K2 will be extended.

This signal is amplified N times by the amplifier 10. The sampling period T is generated by a clock generation circuit 11 and controls the sample hold circuit 8, delay element 1, and delay element 2. 1K2 The 7 constant A is A= ? Set K1+K2 so that the value becomes .

Also, the signal from the adder 9 is taken out as the output of this system. By configuring in this way, it is possible to obtain a second-order low-frequency door waver that is not affected by the DC component or drift generated by the delay element.

Further, by combining a plurality of these systems in parallel or in series, or by combining them with a differentiator or the like, it is possible to construct various Oki wave devices. As described above, the present invention can effectively eliminate the effects of harmful DC components and drifts generated by delay elements of conventional second-order integrators.

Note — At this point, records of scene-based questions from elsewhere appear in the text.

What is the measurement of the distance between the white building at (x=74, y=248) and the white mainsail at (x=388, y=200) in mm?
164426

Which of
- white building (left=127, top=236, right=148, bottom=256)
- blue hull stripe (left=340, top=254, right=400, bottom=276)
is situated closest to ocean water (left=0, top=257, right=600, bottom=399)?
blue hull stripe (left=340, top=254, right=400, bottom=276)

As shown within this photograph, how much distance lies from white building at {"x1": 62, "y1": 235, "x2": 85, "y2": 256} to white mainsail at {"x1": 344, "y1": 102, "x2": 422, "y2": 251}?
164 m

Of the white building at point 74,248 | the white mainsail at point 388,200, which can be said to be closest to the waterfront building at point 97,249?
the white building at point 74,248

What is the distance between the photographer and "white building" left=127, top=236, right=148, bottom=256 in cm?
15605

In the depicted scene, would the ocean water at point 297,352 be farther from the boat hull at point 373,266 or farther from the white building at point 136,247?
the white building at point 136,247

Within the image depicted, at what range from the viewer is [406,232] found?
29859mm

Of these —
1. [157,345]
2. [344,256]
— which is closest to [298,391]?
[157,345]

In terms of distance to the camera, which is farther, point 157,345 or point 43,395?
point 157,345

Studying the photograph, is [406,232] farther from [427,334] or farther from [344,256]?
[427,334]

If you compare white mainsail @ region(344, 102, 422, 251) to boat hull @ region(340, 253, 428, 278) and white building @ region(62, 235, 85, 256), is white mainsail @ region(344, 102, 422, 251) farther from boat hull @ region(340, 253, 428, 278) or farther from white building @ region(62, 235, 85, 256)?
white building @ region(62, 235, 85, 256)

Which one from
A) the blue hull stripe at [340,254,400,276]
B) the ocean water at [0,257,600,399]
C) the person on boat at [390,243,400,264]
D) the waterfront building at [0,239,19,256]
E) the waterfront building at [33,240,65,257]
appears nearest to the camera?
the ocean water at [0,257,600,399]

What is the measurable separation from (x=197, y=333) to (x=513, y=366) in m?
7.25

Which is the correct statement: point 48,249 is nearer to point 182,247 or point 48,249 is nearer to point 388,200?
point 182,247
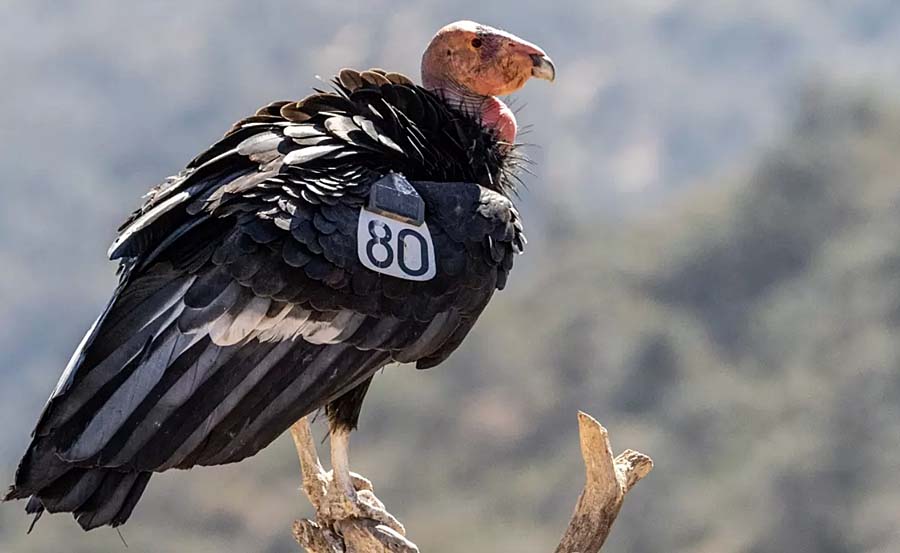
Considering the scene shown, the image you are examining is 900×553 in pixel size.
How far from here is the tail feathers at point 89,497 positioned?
7066mm

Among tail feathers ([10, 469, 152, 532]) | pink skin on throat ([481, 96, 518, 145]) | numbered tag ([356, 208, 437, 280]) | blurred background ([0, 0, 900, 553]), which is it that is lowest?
tail feathers ([10, 469, 152, 532])

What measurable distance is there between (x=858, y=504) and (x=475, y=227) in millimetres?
36197

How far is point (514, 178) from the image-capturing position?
8953mm

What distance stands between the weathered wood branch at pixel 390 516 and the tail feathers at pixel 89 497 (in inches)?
49.4

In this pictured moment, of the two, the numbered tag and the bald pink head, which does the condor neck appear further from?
the numbered tag

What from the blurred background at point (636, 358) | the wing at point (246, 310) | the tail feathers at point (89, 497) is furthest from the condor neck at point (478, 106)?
the blurred background at point (636, 358)

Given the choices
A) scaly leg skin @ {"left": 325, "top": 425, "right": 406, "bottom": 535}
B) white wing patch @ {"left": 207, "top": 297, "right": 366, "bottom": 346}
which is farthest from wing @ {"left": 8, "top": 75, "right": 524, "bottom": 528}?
scaly leg skin @ {"left": 325, "top": 425, "right": 406, "bottom": 535}

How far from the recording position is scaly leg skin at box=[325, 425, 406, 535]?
8148mm

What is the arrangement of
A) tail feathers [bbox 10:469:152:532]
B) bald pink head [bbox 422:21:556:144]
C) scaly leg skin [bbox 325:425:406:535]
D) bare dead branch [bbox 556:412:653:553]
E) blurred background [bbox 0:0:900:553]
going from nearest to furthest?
tail feathers [bbox 10:469:152:532]
bare dead branch [bbox 556:412:653:553]
scaly leg skin [bbox 325:425:406:535]
bald pink head [bbox 422:21:556:144]
blurred background [bbox 0:0:900:553]

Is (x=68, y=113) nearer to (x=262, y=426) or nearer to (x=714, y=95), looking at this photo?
(x=714, y=95)

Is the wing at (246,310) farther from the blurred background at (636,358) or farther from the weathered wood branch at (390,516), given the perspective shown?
the blurred background at (636,358)

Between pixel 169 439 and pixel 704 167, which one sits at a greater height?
pixel 704 167

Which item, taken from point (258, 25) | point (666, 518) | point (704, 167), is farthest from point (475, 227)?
point (258, 25)

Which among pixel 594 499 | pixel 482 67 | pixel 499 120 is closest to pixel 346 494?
pixel 594 499
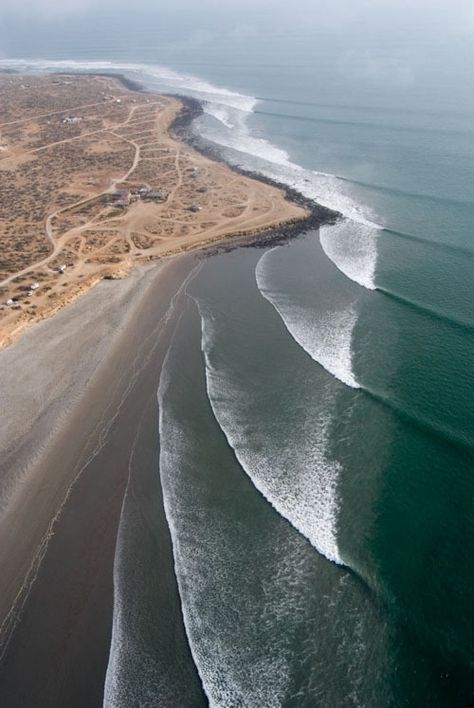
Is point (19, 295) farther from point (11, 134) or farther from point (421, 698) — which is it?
point (11, 134)

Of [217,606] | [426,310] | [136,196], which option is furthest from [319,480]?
[136,196]

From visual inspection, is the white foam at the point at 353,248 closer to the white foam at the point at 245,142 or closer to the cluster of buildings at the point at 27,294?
the white foam at the point at 245,142

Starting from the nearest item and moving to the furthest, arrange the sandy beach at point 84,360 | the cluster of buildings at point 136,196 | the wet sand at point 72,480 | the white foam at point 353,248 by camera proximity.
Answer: the wet sand at point 72,480
the sandy beach at point 84,360
the white foam at point 353,248
the cluster of buildings at point 136,196

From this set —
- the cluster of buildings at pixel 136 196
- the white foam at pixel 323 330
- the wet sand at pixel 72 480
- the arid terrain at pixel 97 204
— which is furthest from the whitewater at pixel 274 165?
the wet sand at pixel 72 480

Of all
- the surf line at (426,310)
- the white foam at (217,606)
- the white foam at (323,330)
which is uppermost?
the surf line at (426,310)

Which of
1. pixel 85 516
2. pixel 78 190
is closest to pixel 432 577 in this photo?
pixel 85 516

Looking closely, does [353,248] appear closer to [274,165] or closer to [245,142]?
[274,165]
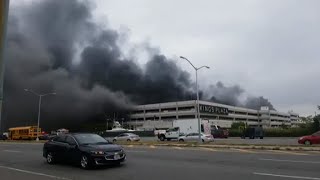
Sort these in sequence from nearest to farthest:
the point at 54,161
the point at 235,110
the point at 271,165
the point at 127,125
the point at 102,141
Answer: the point at 271,165 < the point at 102,141 < the point at 54,161 < the point at 127,125 < the point at 235,110

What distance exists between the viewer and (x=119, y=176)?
14070 mm

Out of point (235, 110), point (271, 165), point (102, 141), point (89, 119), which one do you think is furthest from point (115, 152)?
point (235, 110)

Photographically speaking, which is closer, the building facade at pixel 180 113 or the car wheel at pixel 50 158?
the car wheel at pixel 50 158

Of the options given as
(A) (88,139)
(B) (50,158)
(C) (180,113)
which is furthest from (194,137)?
(C) (180,113)

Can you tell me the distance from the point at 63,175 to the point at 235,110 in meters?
168

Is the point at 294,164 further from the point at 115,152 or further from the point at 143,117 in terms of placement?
the point at 143,117

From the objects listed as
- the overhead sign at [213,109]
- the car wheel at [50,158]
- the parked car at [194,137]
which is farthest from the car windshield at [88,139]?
the overhead sign at [213,109]

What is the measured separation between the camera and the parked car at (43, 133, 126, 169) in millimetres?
16078

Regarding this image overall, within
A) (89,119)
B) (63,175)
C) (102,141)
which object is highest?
(89,119)

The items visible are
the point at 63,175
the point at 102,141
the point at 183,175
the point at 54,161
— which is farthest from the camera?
the point at 54,161

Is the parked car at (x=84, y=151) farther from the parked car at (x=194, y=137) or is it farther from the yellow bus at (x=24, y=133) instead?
the yellow bus at (x=24, y=133)

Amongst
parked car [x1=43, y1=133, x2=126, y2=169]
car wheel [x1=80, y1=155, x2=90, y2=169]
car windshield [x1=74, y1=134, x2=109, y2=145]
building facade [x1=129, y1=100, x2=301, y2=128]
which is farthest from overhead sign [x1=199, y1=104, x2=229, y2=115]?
car wheel [x1=80, y1=155, x2=90, y2=169]

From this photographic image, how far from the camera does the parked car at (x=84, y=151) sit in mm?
16078

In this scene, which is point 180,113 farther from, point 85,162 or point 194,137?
point 85,162
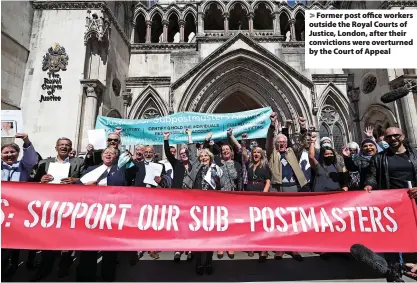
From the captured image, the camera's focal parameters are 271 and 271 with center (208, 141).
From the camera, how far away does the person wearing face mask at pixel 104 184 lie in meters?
4.26

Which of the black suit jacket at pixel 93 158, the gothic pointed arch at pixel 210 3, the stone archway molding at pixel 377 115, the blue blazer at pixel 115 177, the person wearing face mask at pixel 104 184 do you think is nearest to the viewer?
the person wearing face mask at pixel 104 184

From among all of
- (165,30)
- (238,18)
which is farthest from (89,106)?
(238,18)

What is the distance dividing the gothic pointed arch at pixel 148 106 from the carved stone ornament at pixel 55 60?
16.3 ft

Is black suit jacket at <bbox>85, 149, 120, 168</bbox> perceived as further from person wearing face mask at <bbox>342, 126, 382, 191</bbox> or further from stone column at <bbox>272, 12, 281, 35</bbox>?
stone column at <bbox>272, 12, 281, 35</bbox>

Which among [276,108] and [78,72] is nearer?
[78,72]

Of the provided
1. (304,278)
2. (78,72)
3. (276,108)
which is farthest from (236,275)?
(276,108)

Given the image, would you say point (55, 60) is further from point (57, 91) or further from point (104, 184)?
point (104, 184)

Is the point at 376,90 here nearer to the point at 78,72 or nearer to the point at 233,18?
→ the point at 233,18

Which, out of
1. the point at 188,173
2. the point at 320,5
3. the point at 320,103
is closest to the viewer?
the point at 188,173

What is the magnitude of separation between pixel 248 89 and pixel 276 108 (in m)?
2.26

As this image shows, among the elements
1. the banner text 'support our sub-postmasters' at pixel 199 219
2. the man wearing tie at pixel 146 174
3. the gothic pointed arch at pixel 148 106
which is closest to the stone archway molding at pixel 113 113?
the gothic pointed arch at pixel 148 106

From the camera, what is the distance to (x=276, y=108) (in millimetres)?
17094

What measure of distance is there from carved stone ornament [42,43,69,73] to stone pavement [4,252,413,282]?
1009cm

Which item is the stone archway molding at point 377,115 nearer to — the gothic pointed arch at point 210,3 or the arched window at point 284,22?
the arched window at point 284,22
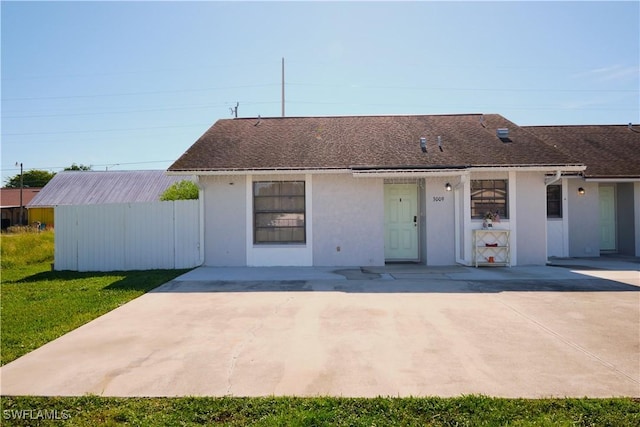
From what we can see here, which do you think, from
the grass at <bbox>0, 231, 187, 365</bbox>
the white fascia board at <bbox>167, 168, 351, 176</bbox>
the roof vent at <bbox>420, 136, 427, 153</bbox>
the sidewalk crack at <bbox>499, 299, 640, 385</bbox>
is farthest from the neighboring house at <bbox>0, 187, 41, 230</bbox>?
the sidewalk crack at <bbox>499, 299, 640, 385</bbox>

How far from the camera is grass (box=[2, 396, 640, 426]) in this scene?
120 inches

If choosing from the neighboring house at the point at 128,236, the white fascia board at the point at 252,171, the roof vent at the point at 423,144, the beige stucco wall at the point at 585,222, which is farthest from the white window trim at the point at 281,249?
the beige stucco wall at the point at 585,222

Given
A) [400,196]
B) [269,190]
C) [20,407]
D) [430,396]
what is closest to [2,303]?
[20,407]

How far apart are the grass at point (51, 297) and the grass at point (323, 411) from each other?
1768mm

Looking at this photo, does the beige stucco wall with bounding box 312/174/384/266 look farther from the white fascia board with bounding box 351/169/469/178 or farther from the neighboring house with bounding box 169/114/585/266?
the white fascia board with bounding box 351/169/469/178

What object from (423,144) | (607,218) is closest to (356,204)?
(423,144)

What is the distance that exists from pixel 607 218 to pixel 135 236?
15828 mm

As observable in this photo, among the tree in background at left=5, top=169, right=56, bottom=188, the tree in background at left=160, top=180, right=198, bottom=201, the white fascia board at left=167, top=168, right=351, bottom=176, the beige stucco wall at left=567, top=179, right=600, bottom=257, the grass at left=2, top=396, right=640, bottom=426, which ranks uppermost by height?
the tree in background at left=5, top=169, right=56, bottom=188

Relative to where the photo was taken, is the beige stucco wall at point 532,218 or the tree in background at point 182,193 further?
the tree in background at point 182,193

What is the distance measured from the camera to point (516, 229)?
36.1 feet

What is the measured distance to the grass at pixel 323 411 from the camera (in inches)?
120

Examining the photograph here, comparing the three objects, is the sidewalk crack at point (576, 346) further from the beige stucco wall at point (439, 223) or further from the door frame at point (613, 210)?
the door frame at point (613, 210)

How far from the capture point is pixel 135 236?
36.6ft

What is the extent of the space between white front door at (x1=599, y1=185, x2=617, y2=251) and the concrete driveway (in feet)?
21.3
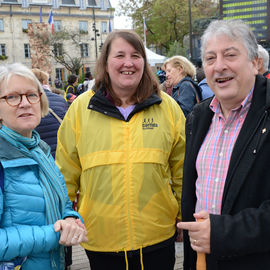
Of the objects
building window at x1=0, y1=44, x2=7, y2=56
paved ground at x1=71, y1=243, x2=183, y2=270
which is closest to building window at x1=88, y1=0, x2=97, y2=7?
building window at x1=0, y1=44, x2=7, y2=56

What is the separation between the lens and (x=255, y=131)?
5.09ft

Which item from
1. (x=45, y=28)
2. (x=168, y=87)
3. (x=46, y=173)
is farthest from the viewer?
(x=45, y=28)

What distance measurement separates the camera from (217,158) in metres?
1.73

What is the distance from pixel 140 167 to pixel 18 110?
2.85ft

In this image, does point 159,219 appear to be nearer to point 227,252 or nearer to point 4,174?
point 227,252

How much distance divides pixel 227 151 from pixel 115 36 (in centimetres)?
118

[Brief explanation of the drawing]

FIG. 1 is a block diagram showing a conventional integrator, FIG. 2 is a block diagram showing the basic configuration of the present invention, and FIG. 3 is a block diagram showing an embodiment of the present invention. 1, 2...delay element, 3, 4, 6, 7, 10...
...Amplifier, 5, 8, 9... Adder, 1
1...Clock generation circuit.

Claims (1)

[Claims] 1 a first delay element, a first amplifier that multiplies the signal from the first delay element by K_1, a second amplifier that multiplies the signal from the first delay element by A, and a second amplifier that multiplies the signal from the first delay element by A; a second delay element that delays the signal from the amplifier; a third amplifier that multiplies the signal from the second delay element by 1/A; and a fourth delay element that multiplies the signal from the third amplifier by K_2. an amplifier; an adder that adds the signal from the first amplifier, the signal from the fourth amplifier, and the input signal; and inputs the output to the first delay element; -K_
2/(K_1+K_2) An integrator having drift compensation characteristics.